Post by Peter T. Daniels
The three major broadcast networks have scheduled their
coverage from 7 pm to 2 am, and PBS (Public Broadcasting) from
8 pm to 1 am.
Fox, however, has allocated only two hours, from 8 to 10 pm.
Mr. Murdoch's people seem to know it will all be over as soon
as results from the Eastern Time "swing states," Florida and
Ohio and maybe North Carolina, are in (some add New Hampshire,
Pennsylvania, Virginia, and Michigan to that category).
Michaela on CNN was just interviewing a young woman outside of a
polling place who said she was still undecided.
You can't make this stuff up.
Well, I've said I wasn't decided when I really was and either
didn't want to get into a debate with the other person, or thought
my opinions were none of their business.
Okay, but this was a news interview. Time is precious. The
interviewer/reporter is not going to let anybody wander - although
Her husband was voting for Clinton, but her brother was voting for
Trump, so she could not make up her mind.

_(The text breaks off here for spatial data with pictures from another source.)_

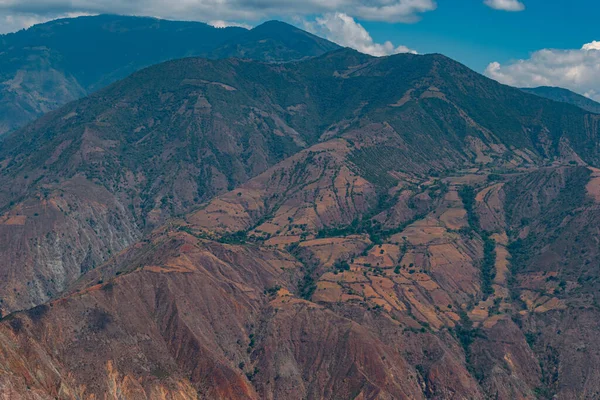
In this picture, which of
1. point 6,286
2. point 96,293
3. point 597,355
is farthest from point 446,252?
point 6,286

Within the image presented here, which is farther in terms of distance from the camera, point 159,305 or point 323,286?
point 323,286

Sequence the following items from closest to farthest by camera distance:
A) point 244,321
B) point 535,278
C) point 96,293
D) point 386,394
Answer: point 386,394
point 96,293
point 244,321
point 535,278

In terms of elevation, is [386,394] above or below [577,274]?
below

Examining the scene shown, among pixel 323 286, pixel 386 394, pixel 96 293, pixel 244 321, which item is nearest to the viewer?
pixel 386 394

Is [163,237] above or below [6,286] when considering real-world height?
above

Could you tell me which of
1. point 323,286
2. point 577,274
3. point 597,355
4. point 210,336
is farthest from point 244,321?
point 577,274

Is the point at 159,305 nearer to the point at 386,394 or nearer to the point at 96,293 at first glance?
the point at 96,293

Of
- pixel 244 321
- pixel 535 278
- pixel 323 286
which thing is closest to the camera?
pixel 244 321

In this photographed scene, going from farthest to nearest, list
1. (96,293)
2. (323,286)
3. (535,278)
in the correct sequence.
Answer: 1. (535,278)
2. (323,286)
3. (96,293)

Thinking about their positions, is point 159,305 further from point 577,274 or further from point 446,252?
point 577,274
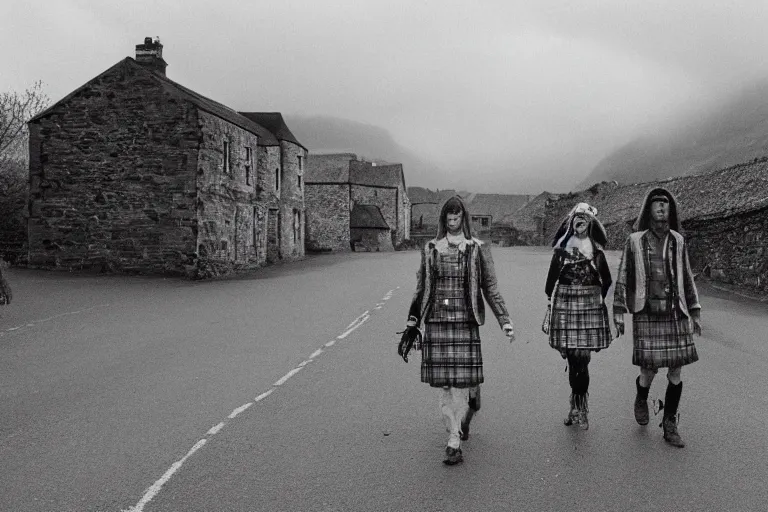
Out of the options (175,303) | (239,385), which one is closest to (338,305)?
(175,303)

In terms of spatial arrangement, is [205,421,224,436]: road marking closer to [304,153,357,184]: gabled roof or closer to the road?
the road

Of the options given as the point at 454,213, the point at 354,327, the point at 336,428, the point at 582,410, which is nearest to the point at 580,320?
the point at 582,410

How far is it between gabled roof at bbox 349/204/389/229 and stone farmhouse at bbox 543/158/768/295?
19.9 metres

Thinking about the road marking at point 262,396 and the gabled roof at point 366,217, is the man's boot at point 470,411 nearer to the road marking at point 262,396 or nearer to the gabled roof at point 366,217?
the road marking at point 262,396

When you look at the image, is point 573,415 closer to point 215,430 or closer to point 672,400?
point 672,400

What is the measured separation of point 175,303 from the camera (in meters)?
15.6

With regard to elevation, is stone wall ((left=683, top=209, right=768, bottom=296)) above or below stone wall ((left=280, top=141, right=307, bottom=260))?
below

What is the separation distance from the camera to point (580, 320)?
548 centimetres

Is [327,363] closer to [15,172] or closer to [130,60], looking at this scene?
[130,60]

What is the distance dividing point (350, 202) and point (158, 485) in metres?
57.8

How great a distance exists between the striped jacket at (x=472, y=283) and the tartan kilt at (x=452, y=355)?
0.46ft

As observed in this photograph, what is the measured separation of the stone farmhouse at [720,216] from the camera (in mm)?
15961

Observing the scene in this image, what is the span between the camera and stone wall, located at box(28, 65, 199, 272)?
900 inches

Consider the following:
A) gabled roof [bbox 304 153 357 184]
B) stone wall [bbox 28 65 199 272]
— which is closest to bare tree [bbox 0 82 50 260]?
stone wall [bbox 28 65 199 272]
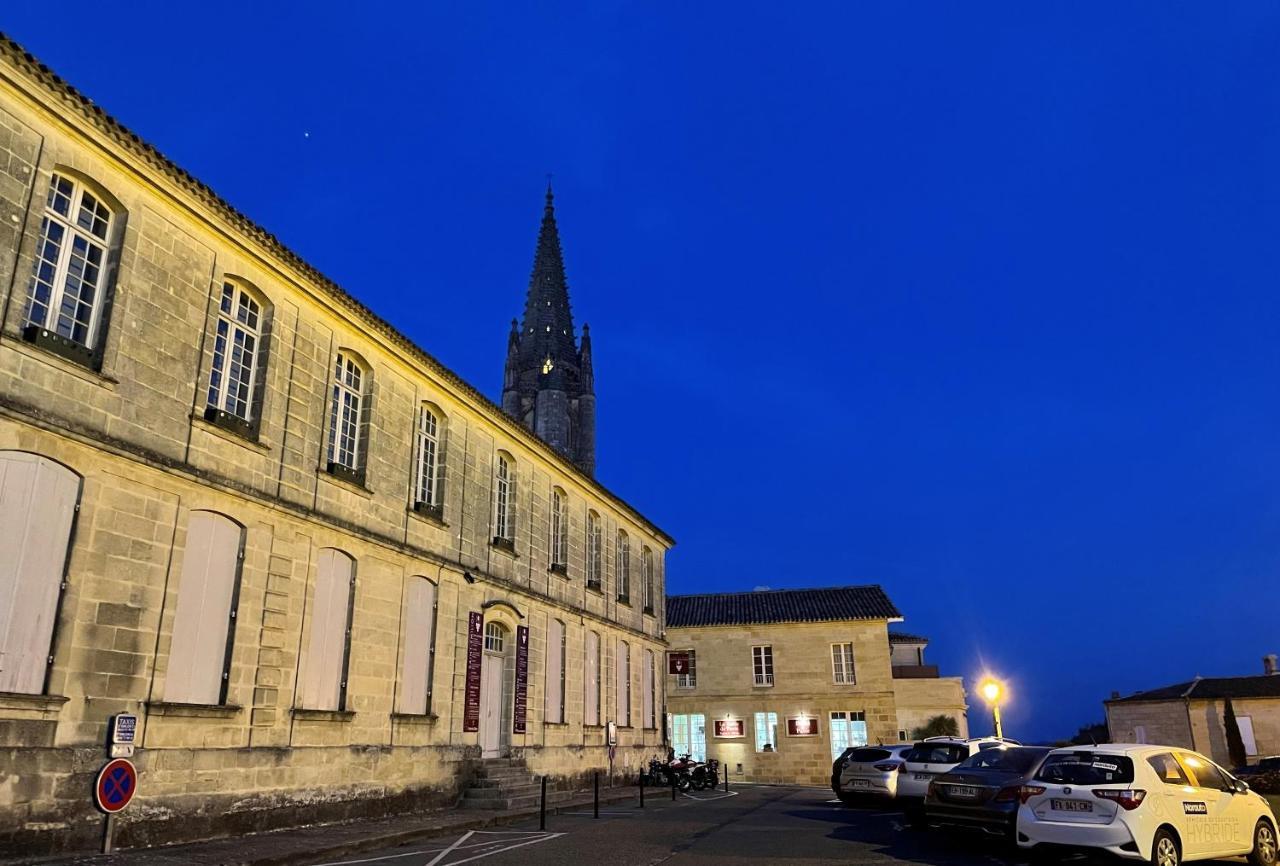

A question about the election process. It's been stated here in the UK
that both major candidates are so unpopular that many people might vote
for a third one (whose name escapes me for now). What happens if he
picks up enough votes so he wins a couple of states and neither Clinton
nor Trump get to the magic 270 electoral college votes? Does the
candidate with the higher number become President or do they need an
outright majority? What if - God forbid - he picks up just the right
states so that it ends up a tie between Clinton and Trump? Given that
there's an even number of electoral college votes, is this a possibility
in a normal year?
There are three "serious" third-party candidates, Libertarian doofus
Gary Johnson, Green Party nonentity Doctor Jill Stein, and independent
Evan McDonnell (or something like that), who wasn't on the ballot in NJ.
For a short time it looked like he was leading in Utah, but Trump
seems to have regained his lead there.
The last time a third-party candidate won any states and hence
Electoral College votes was George Wallace in 1968, but Nixon still
had a majority of the 538). Not even Ross Perot in '92 and '96
carried any states, but he did keep Clinton from getting a majority
of the popular vote.
The winner has to get an absolute majority of Electoral votes,
i.e. 270. If no candidate reaches 270, the House of Representatives chooses
the President with each state getting one vote. The last time that happened
was 1824, and it was the closest we came to a true electoral crisis.